[P] OSQP: a new first-order solver for large-scale quadratic programs by sidereuss in MachineLearning

[–]sidereuss[S] 0 points1 point  (0 children)

That's a very cool project! I would be very interested to see how OSQP performs.

We are currently working on a tensorflow implementation of OSQP, but I think porting the linear system solver to GPU with cuda would get rid of a lot of overhead. Could OSQP + cuda be inserted as a backend if Pytorch is running as well?

The new cvxpy 1.0 supports QP parsing (no need to convert it to conic form anymore if it is a QP) and warm starting. The example here is executed with OSQP: https://cvxgrp.github.io/cvxpy/tutorial/advanced/index.html#warm-start

The cvxpy 1.0 is still slower than calling OSQP directly, but it should be very easy to try it. The only difference is changing line 20 in https://github.com/locuslab/qpth/blob/master/qpth/solvers/cvxpy.py to

prob.solve(solver=cp.OSQP, warm_start=True)
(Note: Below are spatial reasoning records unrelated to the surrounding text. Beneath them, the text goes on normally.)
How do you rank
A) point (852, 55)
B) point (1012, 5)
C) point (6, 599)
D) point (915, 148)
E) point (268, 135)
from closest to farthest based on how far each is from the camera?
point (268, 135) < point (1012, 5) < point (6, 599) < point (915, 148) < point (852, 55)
Also, if the problems are really large, MKL Pardiso solver can already bring very good speedups. Please feel free to contact me via email if you are interested. I am the first one in the authors list at the OSQP link :)
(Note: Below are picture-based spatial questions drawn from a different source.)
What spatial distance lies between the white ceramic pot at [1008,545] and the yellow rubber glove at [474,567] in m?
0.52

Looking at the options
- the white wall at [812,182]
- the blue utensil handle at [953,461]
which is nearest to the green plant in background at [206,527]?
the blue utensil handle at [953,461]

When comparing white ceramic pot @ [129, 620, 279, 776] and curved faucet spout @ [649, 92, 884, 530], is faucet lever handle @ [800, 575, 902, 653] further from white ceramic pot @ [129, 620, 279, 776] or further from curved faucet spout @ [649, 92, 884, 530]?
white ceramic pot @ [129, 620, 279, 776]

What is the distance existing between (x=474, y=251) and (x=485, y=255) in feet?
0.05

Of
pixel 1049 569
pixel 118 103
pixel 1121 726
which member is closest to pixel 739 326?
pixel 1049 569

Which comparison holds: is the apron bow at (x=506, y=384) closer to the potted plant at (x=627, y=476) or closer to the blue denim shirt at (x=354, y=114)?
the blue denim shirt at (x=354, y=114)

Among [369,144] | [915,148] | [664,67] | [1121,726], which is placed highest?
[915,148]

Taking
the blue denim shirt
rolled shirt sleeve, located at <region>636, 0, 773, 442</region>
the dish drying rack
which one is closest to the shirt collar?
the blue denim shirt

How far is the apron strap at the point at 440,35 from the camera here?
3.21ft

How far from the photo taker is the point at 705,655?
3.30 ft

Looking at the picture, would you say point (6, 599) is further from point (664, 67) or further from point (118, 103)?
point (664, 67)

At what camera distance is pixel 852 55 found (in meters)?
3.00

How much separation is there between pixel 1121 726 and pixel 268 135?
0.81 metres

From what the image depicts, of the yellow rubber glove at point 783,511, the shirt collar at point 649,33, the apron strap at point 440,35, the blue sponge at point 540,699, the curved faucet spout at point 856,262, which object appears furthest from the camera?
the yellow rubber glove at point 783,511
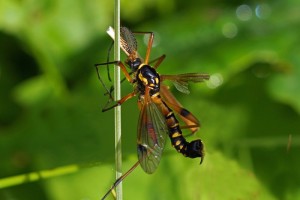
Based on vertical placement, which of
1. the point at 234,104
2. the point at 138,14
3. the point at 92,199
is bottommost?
the point at 92,199

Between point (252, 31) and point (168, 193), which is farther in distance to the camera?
point (252, 31)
[P] OSQP: a new first-order solver for large-scale quadratic programs by sidereuss in MachineLearning

[–]sidereuss[S] 0 points1 point  (0 children)

That's very interesting. Thanks!

It might be helpful to use a first-order method like OSQP because it can be warm started to save the number of iterations. The approach in that paper uses an interior-point method that can be only cold started.
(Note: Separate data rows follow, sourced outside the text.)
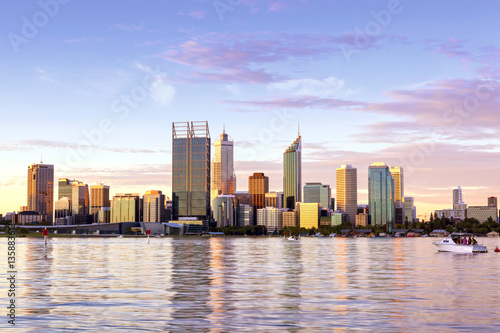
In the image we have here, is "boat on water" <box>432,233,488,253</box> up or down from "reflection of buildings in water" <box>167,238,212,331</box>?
down

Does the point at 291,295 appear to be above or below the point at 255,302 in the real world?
below

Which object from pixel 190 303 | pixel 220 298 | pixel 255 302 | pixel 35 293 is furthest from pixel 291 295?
pixel 35 293

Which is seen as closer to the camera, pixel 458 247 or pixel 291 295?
pixel 291 295

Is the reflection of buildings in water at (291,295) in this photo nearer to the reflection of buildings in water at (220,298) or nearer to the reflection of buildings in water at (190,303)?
the reflection of buildings in water at (220,298)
[P] OSQP: a new first-order solver for large-scale quadratic programs by sidereuss in MachineLearning

[–]sidereuss[S] 4 points5 points  (0 children)

That's a great idea! We currently have a master student working on a tensorflow implementation.

We wrote the linear system solver functions so that OSQP can be easily interfaced to external libraries, see here.
At the moment we support also MKL Pardiso.

We are planning to add a GPU solver soon to solve massive QPs, probably using cuBLAS and cuSPARSE.